━━ EXTRACT PROVIDED

Game One of the NBA Finals between the defending champion LA Lakers and the resurgent Boston Celtics will be played this morning (Thursday night at Staples Center) and The FREEMAN sports reporter Gabby Malagar is not worried sick.
For some inexplicable reason, Gabby is now a diehard Celtics fan. For nearly two decades he rooted for the Seattle Supersonics and used to swagger into the office in Sonics T-shirts that a cousin of his in Seattle regularly sent him.
Now Gabby occasionally swaggers into the office in a Celtics t-shirt but I never got around to asking him whether his cousin has moved to Boston. Anyway, it never occurred to me that he has switched allegiances until he started badgering me with text messages about the Celtics.
Gabby is a very straightforward person and he texted me right off that he longed to see the day when I would include him in my column. Having started together in journalism a good 29 years ago, I did not have the heart to ask him why in heavens would I do such a thing as that.
Yet I agonized over his request for many days until I decided, what they heck. Having written a column for nearly three decades, what is throwing away one issue for somebody who will probably clip this article to show his grandchildren and their children after that.
Gabby, by the way, is a gambler, in the sense that he loves placing bets on sporting events. As to the Lakers-Celtics finals series, he has long placed a bet on the Celtics even while the Celtics were still deep in the playoffs against LeBron James and the Cavaliers.
Okay, I have not been entirely truthful about this article, so let me make my mea culpa right now. It is not entirely because of Gabby that I am writing this. A small part of the reason why I am writing this is because I, too, am for the Celtics.
But I am not the diehard fanatic that Gabby is. I am for the Celtics only because I do not like dominant one-man armies such as James, Dwight Howard, and Kobe Bryant. I always go for underdogs, or for any team playing against any of these three titans, Bryant especially.

━━━━

» **REQUIRED TASKS**:
1. Using the column about Gabby Malagar and the Celtics, decide whether each statement agrees with it: (a) Gabby rooted for the Seattle Supersonics for nearly two decades; (b) the writer is as much a diehard Celtics fanatic as Gabby; (c) Gabby bet on the Celtics only after they had finished their playoff series against the Cavaliers. Answer yes or no for each, quoting the deciding words.
2. Reproduce the column word for word from "For some inexplicable" up to and including "regularly sent him.".
The rows have no connection to the column.

━━ DATA UNDER STUDY

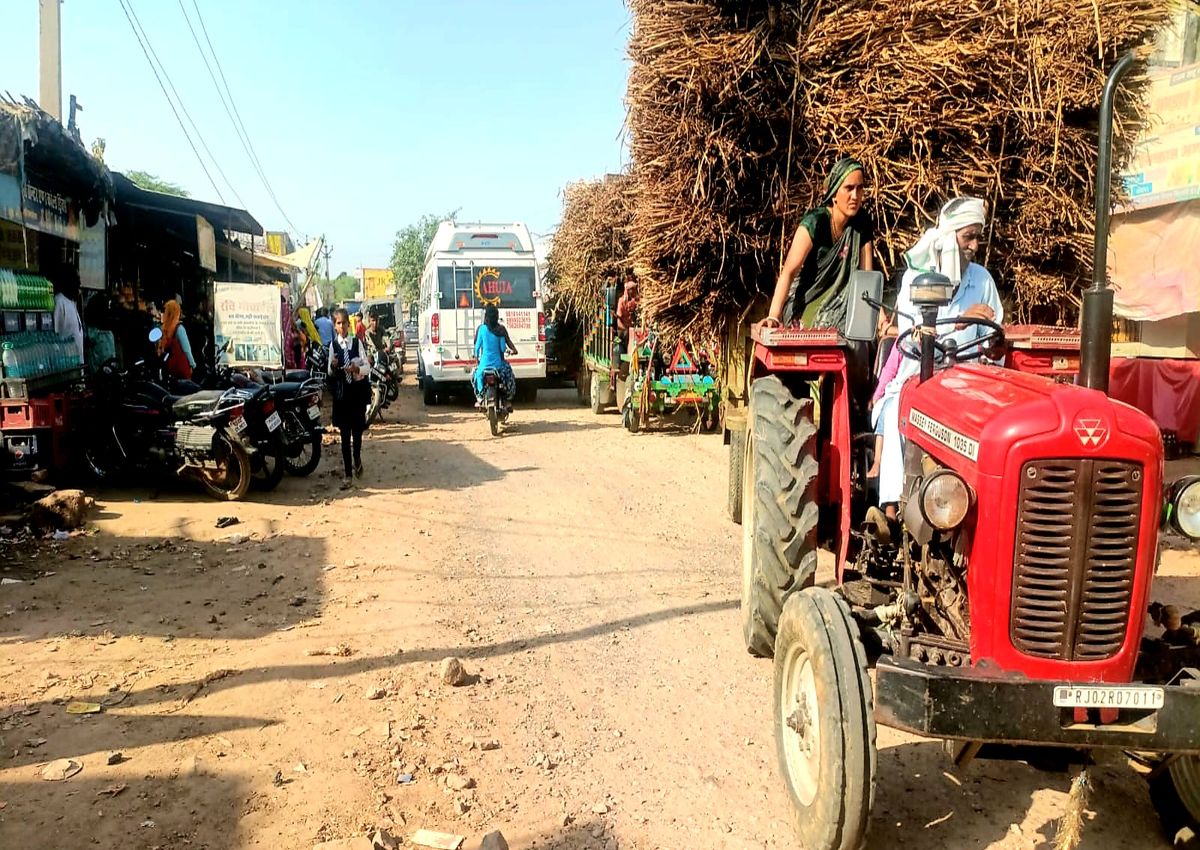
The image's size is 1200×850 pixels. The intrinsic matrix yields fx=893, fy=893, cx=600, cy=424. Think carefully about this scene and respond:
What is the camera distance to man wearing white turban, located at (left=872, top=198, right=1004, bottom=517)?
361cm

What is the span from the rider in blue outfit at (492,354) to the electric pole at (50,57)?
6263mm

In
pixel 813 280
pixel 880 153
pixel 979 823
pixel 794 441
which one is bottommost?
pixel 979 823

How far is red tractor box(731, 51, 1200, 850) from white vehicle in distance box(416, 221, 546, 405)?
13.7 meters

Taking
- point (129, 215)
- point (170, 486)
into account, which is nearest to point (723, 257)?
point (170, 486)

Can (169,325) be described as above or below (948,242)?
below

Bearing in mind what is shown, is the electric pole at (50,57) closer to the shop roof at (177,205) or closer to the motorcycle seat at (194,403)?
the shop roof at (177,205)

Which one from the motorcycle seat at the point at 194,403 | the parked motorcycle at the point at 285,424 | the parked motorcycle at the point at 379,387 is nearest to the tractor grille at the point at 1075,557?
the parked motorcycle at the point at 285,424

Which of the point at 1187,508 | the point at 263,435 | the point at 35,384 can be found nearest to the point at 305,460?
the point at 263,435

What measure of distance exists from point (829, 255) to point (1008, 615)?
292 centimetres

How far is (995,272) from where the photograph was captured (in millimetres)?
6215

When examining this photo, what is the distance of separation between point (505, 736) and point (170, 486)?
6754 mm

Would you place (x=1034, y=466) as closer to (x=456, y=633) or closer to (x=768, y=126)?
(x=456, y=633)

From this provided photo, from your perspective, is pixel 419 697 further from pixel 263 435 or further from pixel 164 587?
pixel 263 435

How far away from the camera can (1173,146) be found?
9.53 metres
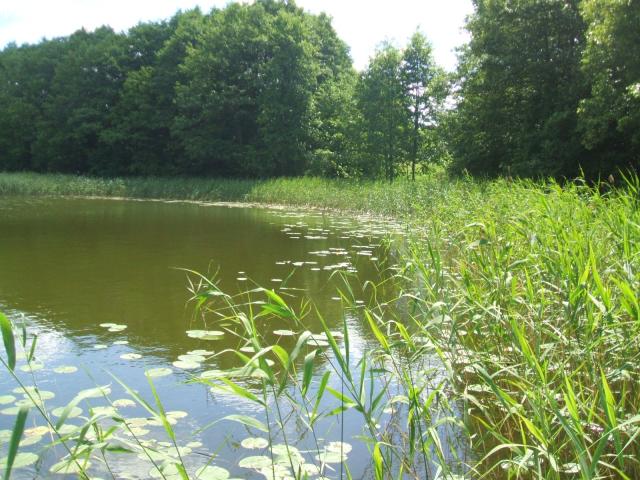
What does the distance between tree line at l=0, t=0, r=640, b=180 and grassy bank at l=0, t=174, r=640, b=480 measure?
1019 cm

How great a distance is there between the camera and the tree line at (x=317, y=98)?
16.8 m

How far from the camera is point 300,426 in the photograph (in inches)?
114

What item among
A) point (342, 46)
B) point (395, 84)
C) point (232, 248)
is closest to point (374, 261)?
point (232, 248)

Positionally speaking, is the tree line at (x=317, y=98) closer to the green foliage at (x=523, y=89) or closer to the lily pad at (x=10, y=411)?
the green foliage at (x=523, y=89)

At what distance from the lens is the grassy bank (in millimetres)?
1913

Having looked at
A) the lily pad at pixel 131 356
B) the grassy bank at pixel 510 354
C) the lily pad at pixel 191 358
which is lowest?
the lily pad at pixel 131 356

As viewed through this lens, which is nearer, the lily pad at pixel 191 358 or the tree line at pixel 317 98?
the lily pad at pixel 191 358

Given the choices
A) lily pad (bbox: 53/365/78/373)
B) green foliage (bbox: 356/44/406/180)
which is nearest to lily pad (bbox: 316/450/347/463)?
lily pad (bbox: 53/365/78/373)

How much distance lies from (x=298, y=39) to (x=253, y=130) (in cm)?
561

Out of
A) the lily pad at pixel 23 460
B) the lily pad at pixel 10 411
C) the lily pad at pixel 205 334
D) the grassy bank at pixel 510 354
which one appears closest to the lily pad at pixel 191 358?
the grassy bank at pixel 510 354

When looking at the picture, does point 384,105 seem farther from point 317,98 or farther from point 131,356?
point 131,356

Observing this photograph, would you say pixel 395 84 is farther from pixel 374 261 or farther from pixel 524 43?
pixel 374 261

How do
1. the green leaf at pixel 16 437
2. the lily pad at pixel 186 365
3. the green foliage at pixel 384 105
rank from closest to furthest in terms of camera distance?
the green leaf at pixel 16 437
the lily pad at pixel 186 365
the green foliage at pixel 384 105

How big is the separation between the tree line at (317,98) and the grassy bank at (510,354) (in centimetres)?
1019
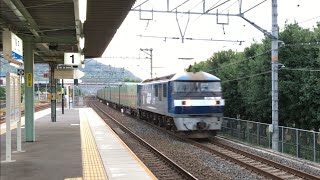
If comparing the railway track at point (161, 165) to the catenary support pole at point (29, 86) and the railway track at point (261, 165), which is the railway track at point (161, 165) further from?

━━━━

» **SOLUTIONS PER TASK**:
1.
(a) Yes: "For nearly two decades he rooted for the Seattle Supersonics"
(b) No: "But I am not the diehard fanatic that Gabby is."
(c) No: "he has long placed a bet on the Celtics even while the Celtics were still deep in the playoffs against LeBron James and the Cavaliers"

2.
For some inexplicable reason, Gabby is now a diehard Celtics fan. For nearly two decades he rooted for the Seattle Supersonics and used to swagger into the office in Sonics T-shirts that a cousin of his in Seattle regularly sent him.